> **Passage extrait**:
******
2I- Le refus d’intégration par une communauté -Dans son désir de devenir un moines sacrés et benëis [33-34], Guillaume vient frapper à la porte de l’abbaye d’Aniane. Sa grande taille effraie le portier [104-113, 227] et provoque la fuite générale des moines [130-131]. Première révélation d’un malaise, celui que provoque un intrus dans un milieu qu’il dérange. Guillaume se met en colère devant un pareil accueil, mais son âme droite le porte vite à demander pardon à Dieu [138-145]. C’est en le voyant pleurer ses péchés que les moines reviennent à lui [184-190]. Plein de bonnes dispositions, il consent alors à déposer son argent, ses armes et son cheval, à condition de les récupérer en cas de besoin [211-216]. Aussitôt a lieu sa prise d’habit ; mais il faut trois fois plus de tissu pour lui à cause de sa corpulence [265-268], il mange et boit trois fois plus que les autres [248-249, 263-264, 270-277, 363], ce qui ne manque pas de provoquer méfiance et jalousie [251-253]. Point de temps de probation, pour se former à un genre de vie totalement nouveau, pas de patience non plus de la part de l’abbé Henri. Mal préparé et mal accompagné -ce n’était pas la préoccupation du poète- le nouveau moine ne peut compter que sur sa générosité, faisant pénitence et regrettant ses excès [392-397]. Son sens de l’obéissance est particulièrement affirmé :
Obedience tint mout benignement [402, 426]4.
3En face de lui, une règle immuable dans sa rigidité, un abbé vieus et cenus [126] qui vit de ses habitudes et ne saurait faire cas d’une personnalité aussi tranchée que celle de Guillaume. Cette tension va déclencher un conflit devenu inévitable.
******
> **Données fournies**:
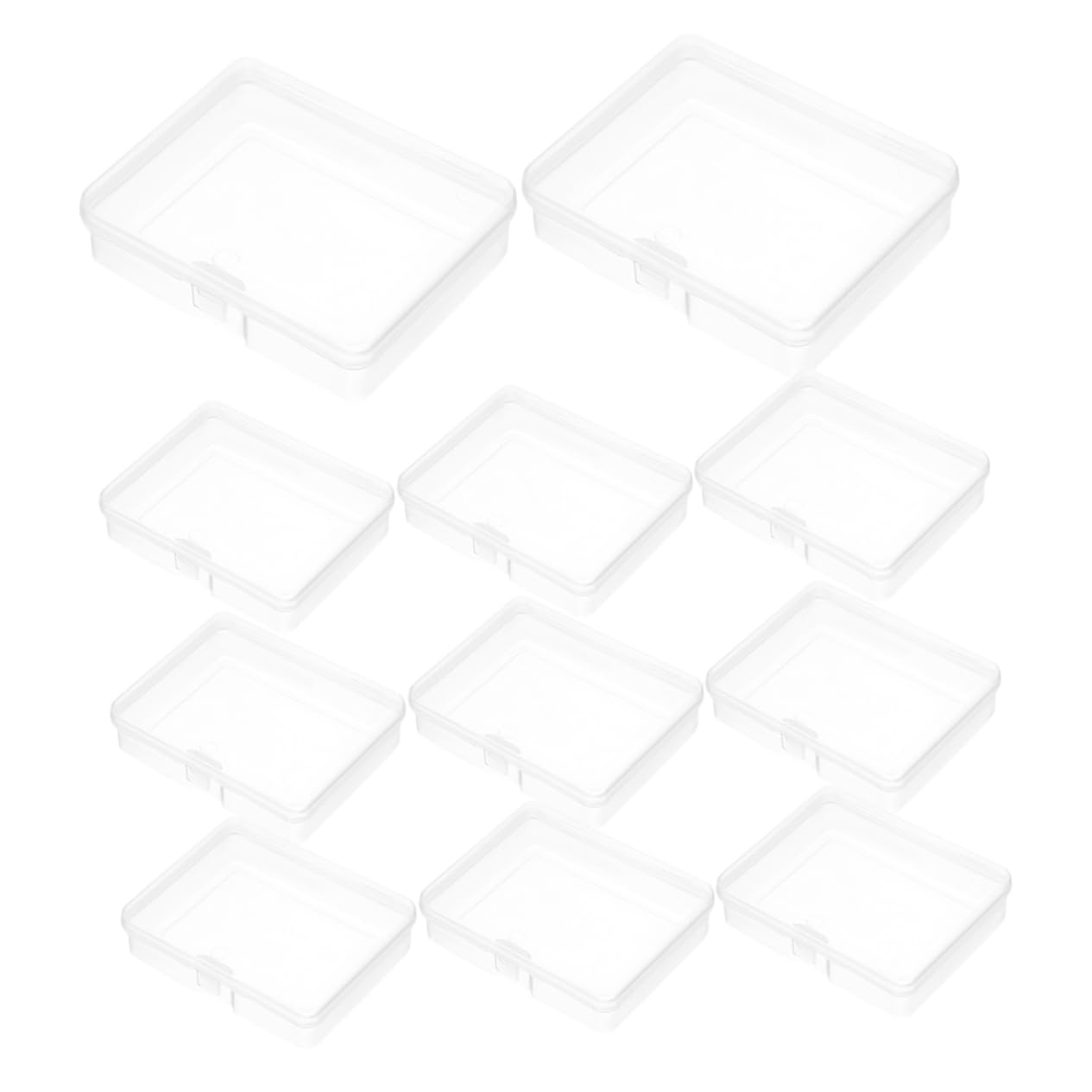 FOMIYES 20Pcs Bead Storage Containers with Hinged Lid Craft Organizers for Beads Jewelry and Small Items Bead Organizer for Tidy Crafting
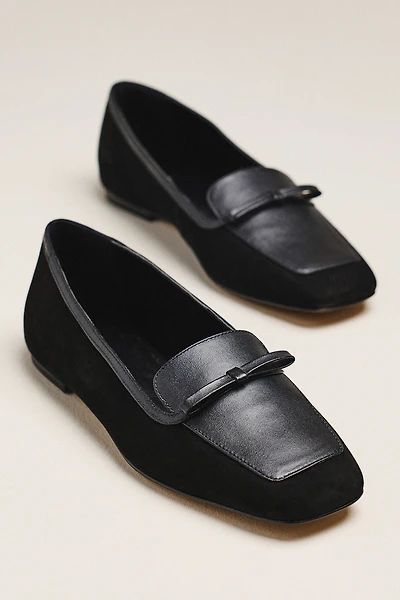 Maeve Bow Square-Toe Flats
******
> **Questions**:
A - Extrayez du passage sur Guillaume à Aniane le segment compris entre « 3En face de » et « conflit devenu inévitable. », sans aucune modification.
B - Prolongez le passage sur Guillaume à Aniane en reprenant juste après sa dernière phrase.
La liste ne joue aucun rôle dans ce travail.

> **Réponses par consigne**:
A -
3En face de lui, une règle immuable dans sa rigidité, un abbé vieus et cenus [126] qui vit de ses habitudes et ne saurait faire cas d’une personnalité aussi tranchée que celle de Guillaume. Cette tension va déclencher un conflit devenu inévitable.

B -
4La démarche de Rainouart est parallèle à celle de l’illustre comte, portée par la même sincérité, mais le personnage, grans deables, hideus comme maufés [90], batailleur et brutal comme l’a façonné son passé épique, se prête difficilement à une intégration en milieu monastique. Il vole en chemin l’habit d’un moine gris [67-73]. Même effroi chez les moines à son arrivée ; ce balourd toujours prêt à pourfendre un ennemi, prend le Christ de la Croix pour Mahomet et l’apostrophe hardiment [230-265]. L’abbé de Brioude a beau lui recommander d’être sages et bien amesurés [292], il mange comme quatre, refuse de se plier au jeûne [297] et d’apprendre si peu que ce soit à chanter l’office [343]. Avec un tel "client", on peut s’attendre à des scènes rocambolesques de mangeaille, de beuverie et d’échanges de coups. L’abbé n’ose même plus lui parler [722]. Si la situation devient ici encore intenable, c’est que Rainouart ne fait guère d’efforts, malgré ses intentions réaffirmées5. Aucun repentir de ses excès chez cet homme tout d’une pièce. Le choc sera donc extrêmement brutal entre deux antagonismes ; le rejet d’un personnage aussi encombrant devient inévitable.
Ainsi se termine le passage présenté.